List every line in the entries below that contains the word "plant", treating uppercase and lowercase letters as distinct.

Dataset content:
★ ★ ★ ★

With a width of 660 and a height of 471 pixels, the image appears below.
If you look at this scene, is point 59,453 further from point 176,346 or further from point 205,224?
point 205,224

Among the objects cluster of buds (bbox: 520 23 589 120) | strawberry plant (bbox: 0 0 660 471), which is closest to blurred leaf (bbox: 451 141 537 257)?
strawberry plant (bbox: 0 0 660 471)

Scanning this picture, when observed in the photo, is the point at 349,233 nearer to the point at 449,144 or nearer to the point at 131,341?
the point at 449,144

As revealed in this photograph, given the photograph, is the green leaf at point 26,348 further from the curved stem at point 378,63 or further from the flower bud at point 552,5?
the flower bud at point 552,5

★ ★ ★ ★

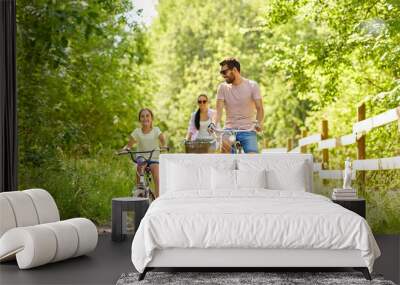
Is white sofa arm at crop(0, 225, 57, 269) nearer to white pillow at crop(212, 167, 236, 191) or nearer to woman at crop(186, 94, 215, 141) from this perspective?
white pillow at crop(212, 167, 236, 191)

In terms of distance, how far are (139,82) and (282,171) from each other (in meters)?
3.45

★ ★ ★ ★

Exercise output:
Among the objects cluster of buds (bbox: 520 23 589 120) | strawberry plant (bbox: 0 0 660 471), which is closest to blurred leaf (bbox: 451 141 537 257)?
strawberry plant (bbox: 0 0 660 471)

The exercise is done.